→ **Problem details**
Please print, word for word, everything in the Traceway write-up from "By Seba Kubisz" down to "Traceway on it.".

→ **Text to read**
▽
Traceway hands-on: a full observability stack on a 512 MB box

By Seba Kubisz · · 10 min read · Developer Tool
Some links on this site are affiliate links. We only feature tools we'd genuinely recommend. More about this →

Vultr runs a free-tier program: apply for it and you get a small VPS for a year — one vCPU, 512 MB of RAM, 10 GB of disk. It is the cheapest box money can't buy. I put Traceway on it.

It ran. Logs, traces, metrics and errors all flowing into one dashboard; about 24 MB resident at idle; healthy 1.6 seconds after docker run. Under a sustained burst of synthetic load it climbed to ~75 MB resident, never dropped an ingest, and never came close to the wall. As "a full observability stack on a free box" goes, it works.

The catch is that the version of Traceway most people see — the one the marketing leads with, git clone && docker compose up -d, "self-hosted in 90 seconds" — would never have fit on that box. That command builds and runs ClickHouse, PostgreSQL, a Go backend and a SvelteKit frontend, on your hardware. The one that fits is a different, less-advertised mode. The gap between those two is most of the story — that, and what it's like to bet an indie app's observability on a five-month-old project shipped by what is effectively one person.

Two backends wearing one name

Traceway is OpenTelemetry-native: point an OTLP exporter at it and traces, metrics and logs flow in with no Traceway-specific code. Underneath, there are two storage backends, chosen at compile time by a Go build tag.

The default — and what every Docker image ships, including the 90-second docker compose up — is ClickHouse for telemetry plus PostgreSQL for relational data. The other mode is a plain go build with no tag: SQLite for both, with the frontend embedded in the binary. That's Dockerfile.sqlite, a single Alpine container that weighs about 20 MB and needs no external databases; it's also available as an in-process library you can run inside a Go program, though the docs flag that variant as development-only. Either way, the blobs — session-replay recordings, source maps, AI traces — always go to the filesystem or any S3-compatible bucket, never into the telemetry store, which is the sensible call: those are write-once, read-by-id, no querying needed.

So the "no ClickHouse" story is real, but it's a deployment choice the docs half-bury rather than the architecture. The default architecture still has ClickHouse in it. And there's a reason SQLite isn't the default everywhere: columnar storage is what keeps log search and aggregations fast as data grows, and the SQLite mode doesn't have it.
△
→ **Information shown**
▽
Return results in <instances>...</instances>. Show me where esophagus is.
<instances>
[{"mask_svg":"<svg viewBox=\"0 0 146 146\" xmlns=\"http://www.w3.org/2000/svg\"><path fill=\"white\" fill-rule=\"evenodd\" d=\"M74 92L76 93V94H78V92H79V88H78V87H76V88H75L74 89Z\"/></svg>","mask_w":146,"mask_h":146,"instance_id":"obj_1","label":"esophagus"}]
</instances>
△
→ **Solution to this exercise**
By Seba Kubisz · · 10 min read · Developer Tool
Some links on this site are affiliate links. We only feature tools we'd genuinely recommend. More about this →

Vultr runs a free-tier program: apply for it and you get a small VPS for a year — one vCPU, 512 MB of RAM, 10 GB of disk. It is the cheapest box money can't buy. I put Traceway on it.